How to use the cURL Converter
Turn a curl command — copied from API docs, a terminal, Postman, "Copy as cURL" in browser DevTools, or a ticket — into ready-to-use code in the language you actually ship. Supports JavaScript fetch, Axios, Node.js (https / node-fetch), Python requests, Go, Java, C#, Ruby, PHP, and PowerShell. Preserves method, headers (auth, content-type, custom), query parameters, JSON body, and form data. Runs locally; cURL command never leaves your browser.
What it does
- Parses any
curl command — handles -X, -H, -d, --data-raw, --data-urlencode, --form, -u, --compressed, --insecure.
- Emits clean code for fetch, Axios, Node.js, Python requests, Go, Java, C#, Ruby, PHP, PowerShell.
- Handles JSON bodies (with proper escaping), form-encoded data, and multipart uploads.

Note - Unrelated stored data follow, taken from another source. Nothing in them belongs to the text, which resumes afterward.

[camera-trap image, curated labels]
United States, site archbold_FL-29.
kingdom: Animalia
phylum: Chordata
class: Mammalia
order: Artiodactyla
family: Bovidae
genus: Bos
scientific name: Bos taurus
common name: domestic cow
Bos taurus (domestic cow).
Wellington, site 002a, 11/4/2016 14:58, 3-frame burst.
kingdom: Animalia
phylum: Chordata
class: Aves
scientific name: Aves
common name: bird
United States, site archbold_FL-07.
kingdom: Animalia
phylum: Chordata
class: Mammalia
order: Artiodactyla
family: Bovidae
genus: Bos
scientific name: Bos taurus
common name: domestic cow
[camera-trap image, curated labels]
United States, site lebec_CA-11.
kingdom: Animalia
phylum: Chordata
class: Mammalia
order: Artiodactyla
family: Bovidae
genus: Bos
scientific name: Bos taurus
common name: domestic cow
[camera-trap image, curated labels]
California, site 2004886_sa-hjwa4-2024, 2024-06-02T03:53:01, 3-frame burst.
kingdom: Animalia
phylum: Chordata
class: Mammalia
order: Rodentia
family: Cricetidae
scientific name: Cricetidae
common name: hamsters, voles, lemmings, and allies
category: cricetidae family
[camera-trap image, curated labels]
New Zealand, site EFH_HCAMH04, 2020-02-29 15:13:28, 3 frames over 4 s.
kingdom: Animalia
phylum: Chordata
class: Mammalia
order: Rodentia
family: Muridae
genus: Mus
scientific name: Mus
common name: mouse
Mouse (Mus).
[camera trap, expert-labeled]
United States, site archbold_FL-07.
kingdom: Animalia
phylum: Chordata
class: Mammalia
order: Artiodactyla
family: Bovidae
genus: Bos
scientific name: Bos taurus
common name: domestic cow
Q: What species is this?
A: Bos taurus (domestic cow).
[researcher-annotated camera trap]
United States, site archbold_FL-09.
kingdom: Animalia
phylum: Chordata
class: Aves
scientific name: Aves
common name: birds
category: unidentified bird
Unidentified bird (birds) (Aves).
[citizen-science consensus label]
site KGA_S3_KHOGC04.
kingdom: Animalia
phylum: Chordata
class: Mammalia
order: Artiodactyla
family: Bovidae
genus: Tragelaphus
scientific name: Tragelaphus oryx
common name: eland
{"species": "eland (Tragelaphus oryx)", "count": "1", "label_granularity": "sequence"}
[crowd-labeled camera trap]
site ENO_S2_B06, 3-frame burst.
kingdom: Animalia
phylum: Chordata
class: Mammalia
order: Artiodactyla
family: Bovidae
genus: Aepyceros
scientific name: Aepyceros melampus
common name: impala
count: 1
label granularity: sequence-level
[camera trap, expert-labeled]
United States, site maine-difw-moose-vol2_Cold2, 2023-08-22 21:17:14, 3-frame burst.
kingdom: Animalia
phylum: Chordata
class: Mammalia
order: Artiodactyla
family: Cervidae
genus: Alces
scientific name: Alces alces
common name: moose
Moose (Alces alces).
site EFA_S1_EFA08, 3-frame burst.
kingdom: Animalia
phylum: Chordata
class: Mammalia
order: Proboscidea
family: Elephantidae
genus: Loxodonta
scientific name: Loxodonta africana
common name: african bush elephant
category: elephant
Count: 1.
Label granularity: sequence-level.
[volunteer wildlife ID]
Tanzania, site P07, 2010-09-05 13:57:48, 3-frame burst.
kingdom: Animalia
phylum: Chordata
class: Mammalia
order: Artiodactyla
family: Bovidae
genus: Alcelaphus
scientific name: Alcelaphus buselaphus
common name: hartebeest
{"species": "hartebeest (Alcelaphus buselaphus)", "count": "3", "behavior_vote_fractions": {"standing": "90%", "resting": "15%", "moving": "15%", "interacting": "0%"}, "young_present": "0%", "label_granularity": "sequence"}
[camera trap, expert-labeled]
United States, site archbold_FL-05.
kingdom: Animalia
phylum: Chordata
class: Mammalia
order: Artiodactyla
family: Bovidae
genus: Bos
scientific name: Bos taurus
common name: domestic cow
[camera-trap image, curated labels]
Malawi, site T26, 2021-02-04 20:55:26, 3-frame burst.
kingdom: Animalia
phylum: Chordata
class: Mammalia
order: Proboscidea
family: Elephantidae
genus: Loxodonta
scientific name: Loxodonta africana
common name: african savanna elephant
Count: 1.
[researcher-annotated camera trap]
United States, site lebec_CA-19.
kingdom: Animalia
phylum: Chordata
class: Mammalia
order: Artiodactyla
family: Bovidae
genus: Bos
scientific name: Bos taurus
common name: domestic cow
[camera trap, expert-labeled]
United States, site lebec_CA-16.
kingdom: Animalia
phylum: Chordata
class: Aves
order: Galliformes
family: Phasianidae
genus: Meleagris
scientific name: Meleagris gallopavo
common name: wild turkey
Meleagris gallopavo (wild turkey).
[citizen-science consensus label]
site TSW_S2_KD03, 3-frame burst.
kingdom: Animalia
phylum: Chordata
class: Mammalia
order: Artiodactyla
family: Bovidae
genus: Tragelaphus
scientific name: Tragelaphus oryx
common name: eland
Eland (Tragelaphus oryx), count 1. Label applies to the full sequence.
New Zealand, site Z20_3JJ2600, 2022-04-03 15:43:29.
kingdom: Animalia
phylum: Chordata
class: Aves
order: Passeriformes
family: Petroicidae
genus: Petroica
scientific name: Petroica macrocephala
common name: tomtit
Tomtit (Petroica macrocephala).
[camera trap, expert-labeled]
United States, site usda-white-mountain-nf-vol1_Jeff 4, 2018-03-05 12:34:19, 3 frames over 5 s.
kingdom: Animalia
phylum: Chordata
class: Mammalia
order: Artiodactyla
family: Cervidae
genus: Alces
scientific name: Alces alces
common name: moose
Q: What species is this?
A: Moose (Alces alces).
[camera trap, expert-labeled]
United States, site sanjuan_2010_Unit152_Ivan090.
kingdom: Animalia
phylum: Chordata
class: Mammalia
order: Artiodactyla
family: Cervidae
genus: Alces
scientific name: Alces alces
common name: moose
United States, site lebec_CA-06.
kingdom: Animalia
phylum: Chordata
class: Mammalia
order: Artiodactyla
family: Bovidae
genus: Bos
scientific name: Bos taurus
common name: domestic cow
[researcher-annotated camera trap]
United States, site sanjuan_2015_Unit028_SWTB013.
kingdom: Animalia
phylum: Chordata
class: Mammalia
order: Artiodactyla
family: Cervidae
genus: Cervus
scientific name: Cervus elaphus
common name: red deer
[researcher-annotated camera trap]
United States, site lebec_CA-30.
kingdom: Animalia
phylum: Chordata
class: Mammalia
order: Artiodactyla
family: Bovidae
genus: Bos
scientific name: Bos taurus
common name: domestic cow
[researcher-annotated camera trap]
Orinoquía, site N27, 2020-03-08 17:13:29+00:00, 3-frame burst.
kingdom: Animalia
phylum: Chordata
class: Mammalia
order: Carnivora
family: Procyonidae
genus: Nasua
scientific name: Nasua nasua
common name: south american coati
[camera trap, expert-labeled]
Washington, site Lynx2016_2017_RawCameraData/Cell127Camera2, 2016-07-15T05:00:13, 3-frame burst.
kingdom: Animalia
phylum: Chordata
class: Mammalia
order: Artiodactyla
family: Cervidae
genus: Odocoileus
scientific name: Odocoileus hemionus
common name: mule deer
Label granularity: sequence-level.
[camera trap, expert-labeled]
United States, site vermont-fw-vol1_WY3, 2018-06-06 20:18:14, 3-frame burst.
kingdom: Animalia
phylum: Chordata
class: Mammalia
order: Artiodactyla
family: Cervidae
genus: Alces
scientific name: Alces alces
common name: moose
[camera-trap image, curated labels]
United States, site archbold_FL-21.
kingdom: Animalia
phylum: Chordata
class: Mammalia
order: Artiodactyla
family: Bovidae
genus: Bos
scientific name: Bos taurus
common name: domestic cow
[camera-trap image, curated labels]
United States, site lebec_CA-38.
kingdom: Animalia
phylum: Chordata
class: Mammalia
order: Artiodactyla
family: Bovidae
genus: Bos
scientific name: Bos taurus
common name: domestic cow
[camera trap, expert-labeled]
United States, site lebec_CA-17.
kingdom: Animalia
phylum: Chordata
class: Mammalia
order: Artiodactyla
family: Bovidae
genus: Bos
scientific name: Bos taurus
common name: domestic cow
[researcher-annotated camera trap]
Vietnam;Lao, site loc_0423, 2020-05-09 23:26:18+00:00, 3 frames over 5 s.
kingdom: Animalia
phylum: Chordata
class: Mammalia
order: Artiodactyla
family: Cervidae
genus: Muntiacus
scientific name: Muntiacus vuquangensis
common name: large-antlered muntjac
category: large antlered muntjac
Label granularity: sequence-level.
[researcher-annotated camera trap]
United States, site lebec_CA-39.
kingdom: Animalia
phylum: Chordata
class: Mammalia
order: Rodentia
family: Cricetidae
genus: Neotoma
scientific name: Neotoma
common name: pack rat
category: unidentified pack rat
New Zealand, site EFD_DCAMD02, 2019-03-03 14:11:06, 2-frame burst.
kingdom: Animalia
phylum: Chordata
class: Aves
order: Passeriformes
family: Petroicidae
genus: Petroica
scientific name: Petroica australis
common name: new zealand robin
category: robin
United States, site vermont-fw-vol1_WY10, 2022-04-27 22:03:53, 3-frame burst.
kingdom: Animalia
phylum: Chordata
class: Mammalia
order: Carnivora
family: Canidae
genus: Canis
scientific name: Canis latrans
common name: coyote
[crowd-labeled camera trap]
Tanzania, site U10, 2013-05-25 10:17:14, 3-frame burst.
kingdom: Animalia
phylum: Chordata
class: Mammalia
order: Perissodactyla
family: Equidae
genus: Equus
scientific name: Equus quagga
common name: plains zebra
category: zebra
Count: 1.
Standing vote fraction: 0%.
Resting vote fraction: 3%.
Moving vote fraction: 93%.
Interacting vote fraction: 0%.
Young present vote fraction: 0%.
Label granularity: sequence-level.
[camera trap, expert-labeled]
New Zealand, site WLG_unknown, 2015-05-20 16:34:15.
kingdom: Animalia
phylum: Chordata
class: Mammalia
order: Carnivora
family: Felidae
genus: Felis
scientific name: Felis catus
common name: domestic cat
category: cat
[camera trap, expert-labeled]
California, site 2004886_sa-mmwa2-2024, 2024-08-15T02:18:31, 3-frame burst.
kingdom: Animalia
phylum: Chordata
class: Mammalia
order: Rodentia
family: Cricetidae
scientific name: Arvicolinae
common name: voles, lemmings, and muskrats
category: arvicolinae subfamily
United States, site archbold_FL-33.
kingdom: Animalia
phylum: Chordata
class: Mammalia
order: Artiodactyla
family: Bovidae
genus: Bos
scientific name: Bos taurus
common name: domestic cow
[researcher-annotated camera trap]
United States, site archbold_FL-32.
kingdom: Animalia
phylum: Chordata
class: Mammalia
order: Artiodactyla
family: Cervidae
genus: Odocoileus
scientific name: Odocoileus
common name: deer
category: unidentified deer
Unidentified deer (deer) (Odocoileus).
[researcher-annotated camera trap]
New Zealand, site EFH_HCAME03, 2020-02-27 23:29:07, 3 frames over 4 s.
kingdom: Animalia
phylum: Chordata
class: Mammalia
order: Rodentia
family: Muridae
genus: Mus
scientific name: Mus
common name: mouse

- Preserves Basic auth, Bearer tokens, and custom auth headers.
- Removes shell line continuations (
\) and normalizes quoting.
- Reverse-direction: request → cURL for sharing in tickets.
When to use it
- Port a cURL command from API docs into your frontend or backend code.
- Reproduce a browser DevTools network request in Python or Go.
- Convert a Postman "Code" snippet into a different language.
- Generate a quick fetch wrapper for an experiment.
- Share a working example with a team that uses a different language.
- Build integration tests from a known-good cURL command.
How to use it
- Paste your
curl command (multi-line works — shell continuations are normalized).
- Pick the target language / library (fetch, Axios, Python requests, Go, etc.).
- Copy the generated snippet straight into your editor.
- For browser-side fetch with auth, double-check CORS — the original cURL succeeds outside CORS rules.
- Use the Request Snippet Generator for JSON-first input, or the HTTP Headers Parser to inspect just the headers.
Tips & pitfalls
- Browser CORS: a cURL command runs outside browser CORS, so a "Copy as cURL" snippet may not work from JavaScript without server-side CORS support.
- Preserve all
-H headers — auth and content-type often come from headers you forgot.
- Use
-d / --data-raw for JSON bodies; verify the converter emitted JSON.stringify or json= as appropriate.
- Multi-line cURL from
--next or piped output may be multiple requests — separate them first.
- For
--insecure (skip TLS verification), do not replicate this in production code — it disables certificate checks.
- Cookies pasted via
-b / --cookie often expire quickly — refresh and re-export.
FAQ
- How do I convert cURL to fetch? Paste the cURL, select fetch, and copy the generated JavaScript.
- How do I convert cURL to Python? Pick Python (requests) — the snippet uses the
requests library with the right method, headers, and JSON body.
- Does it support multipart uploads? Yes —
--form / -F flags are translated to multipart bodies in each target language.
- Why doesn't my fetch work in the browser when the cURL works? Browser fetch is subject to CORS — the server must allow the origin, methods, and headers. cURL ignores CORS.
- Is my cURL uploaded? No. Conversion runs in your browser. The cURL is never sent to a server.
- Can it produce a Postman collection? For Postman specifically, see the OpenAPI → Postman Exporter or paste the cURL into Postman's "Import" dialog.
Runs locally in your browser. No uploads. Watch out for browser CORS when porting a cURL to client-side fetch.